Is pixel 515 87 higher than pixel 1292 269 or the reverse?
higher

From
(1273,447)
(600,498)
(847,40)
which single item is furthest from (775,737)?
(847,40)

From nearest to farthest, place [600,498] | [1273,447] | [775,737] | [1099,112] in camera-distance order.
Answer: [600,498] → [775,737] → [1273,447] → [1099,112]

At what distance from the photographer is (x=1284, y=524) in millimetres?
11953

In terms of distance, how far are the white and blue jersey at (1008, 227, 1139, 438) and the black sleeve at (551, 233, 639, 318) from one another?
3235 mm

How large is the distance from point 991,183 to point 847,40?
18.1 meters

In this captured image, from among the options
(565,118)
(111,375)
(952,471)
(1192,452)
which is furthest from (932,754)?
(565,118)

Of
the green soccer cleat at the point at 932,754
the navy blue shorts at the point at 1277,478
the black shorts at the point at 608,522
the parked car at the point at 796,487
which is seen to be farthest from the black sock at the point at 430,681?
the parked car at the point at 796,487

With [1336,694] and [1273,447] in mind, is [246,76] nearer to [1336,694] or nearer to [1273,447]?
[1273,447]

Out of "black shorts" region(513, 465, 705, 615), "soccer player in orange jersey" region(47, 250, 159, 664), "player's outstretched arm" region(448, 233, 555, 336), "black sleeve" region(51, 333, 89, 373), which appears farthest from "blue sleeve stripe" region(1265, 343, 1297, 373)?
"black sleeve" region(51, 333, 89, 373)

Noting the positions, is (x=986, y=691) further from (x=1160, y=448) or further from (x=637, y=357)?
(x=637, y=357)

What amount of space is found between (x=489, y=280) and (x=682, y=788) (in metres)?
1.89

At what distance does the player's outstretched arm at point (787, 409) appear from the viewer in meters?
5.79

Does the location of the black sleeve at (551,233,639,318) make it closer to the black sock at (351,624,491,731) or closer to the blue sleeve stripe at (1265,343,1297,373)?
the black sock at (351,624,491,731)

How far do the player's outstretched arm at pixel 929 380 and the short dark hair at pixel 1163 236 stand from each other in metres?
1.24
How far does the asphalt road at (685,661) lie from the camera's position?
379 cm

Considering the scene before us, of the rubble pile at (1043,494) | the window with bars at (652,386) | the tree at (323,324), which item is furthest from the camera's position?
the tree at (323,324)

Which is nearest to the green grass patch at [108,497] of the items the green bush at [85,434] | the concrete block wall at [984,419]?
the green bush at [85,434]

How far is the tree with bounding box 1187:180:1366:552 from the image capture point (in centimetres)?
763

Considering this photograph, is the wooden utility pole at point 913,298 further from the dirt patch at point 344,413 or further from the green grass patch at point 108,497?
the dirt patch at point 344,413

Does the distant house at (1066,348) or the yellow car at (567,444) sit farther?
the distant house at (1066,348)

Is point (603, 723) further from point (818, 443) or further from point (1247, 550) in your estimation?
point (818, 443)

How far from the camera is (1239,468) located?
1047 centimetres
* * * *
### [TASK TO CARRY OUT]
Print the material once more, exactly.

### [SOLUTION TO THIS PROBLEM]
Is pixel 515 87 higher than pixel 1292 269 or the reverse?
higher

From
(1273,447)
(600,498)
(847,40)
which single item is furthest from (775,737)?
(847,40)

From nearest to farthest, place [600,498] | [1273,447] | [775,737] | [1099,112] in camera-distance order.
Answer: [600,498] → [775,737] → [1273,447] → [1099,112]

At what distance from the photographer is (x=1284, y=524) in millimetres?
11953

In terms of distance, how far are the white and blue jersey at (1008, 227, 1139, 438) and the black sleeve at (551, 233, 639, 318) from one another?
3235 mm

How large is the distance from point 991,183 to point 847,40?
18.1 meters

In this captured image, from among the options
(565,118)
(111,375)
(952,471)
(1192,452)
which is furthest from (932,754)?
(565,118)

Of
the green soccer cleat at the point at 932,754
the navy blue shorts at the point at 1277,478
the black shorts at the point at 608,522
the parked car at the point at 796,487
which is seen to be farthest from the black sock at the point at 430,681?
the parked car at the point at 796,487

With [1336,694] and [1273,447] in mind, is [246,76] nearer to [1336,694] or nearer to [1273,447]?
[1273,447]

Out of "black shorts" region(513, 465, 705, 615), "soccer player in orange jersey" region(47, 250, 159, 664), "player's outstretched arm" region(448, 233, 555, 336), "black sleeve" region(51, 333, 89, 373), which appears farthest from "blue sleeve stripe" region(1265, 343, 1297, 373)?
"black sleeve" region(51, 333, 89, 373)

Noting the positions, is (x=986, y=691) further from (x=1160, y=448) or further from (x=637, y=357)?
(x=637, y=357)

What amount of space is found between (x=489, y=280) and (x=682, y=788) (in metres)?
1.89

At what distance does the player's outstretched arm at point (787, 409) appear from the viewer in meters?
5.79

Does the location of the black sleeve at (551,233,639,318) make it closer to the black sock at (351,624,491,731) or closer to the blue sleeve stripe at (1265,343,1297,373)?
the black sock at (351,624,491,731)

How far do the player's outstretched arm at pixel 929 380 and the short dark hair at pixel 1163 236 stand from each other in metres?
1.24
How far does the asphalt road at (685,661) lie from the camera's position?
379 cm

Considering the scene before us, of the rubble pile at (1043,494) | the window with bars at (652,386) | the tree at (323,324), which item is furthest from the camera's position?
the tree at (323,324)

Which is nearest to the green grass patch at [108,497] of the items the green bush at [85,434] | the concrete block wall at [984,419]?
the green bush at [85,434]

How far is the tree with bounding box 1187:180:1366:552 from the image capture point (in centimetres)?
763

Considering this photograph, is the wooden utility pole at point 913,298 further from the dirt patch at point 344,413 or further from the green grass patch at point 108,497?
the dirt patch at point 344,413

Does the distant house at (1066,348) or the yellow car at (567,444) sit farther?
the distant house at (1066,348)

Is point (603, 723) further from point (818, 443) or further from point (1247, 550) in your estimation?
point (818, 443)

How far from the camera is (1239,468) located?
1047 centimetres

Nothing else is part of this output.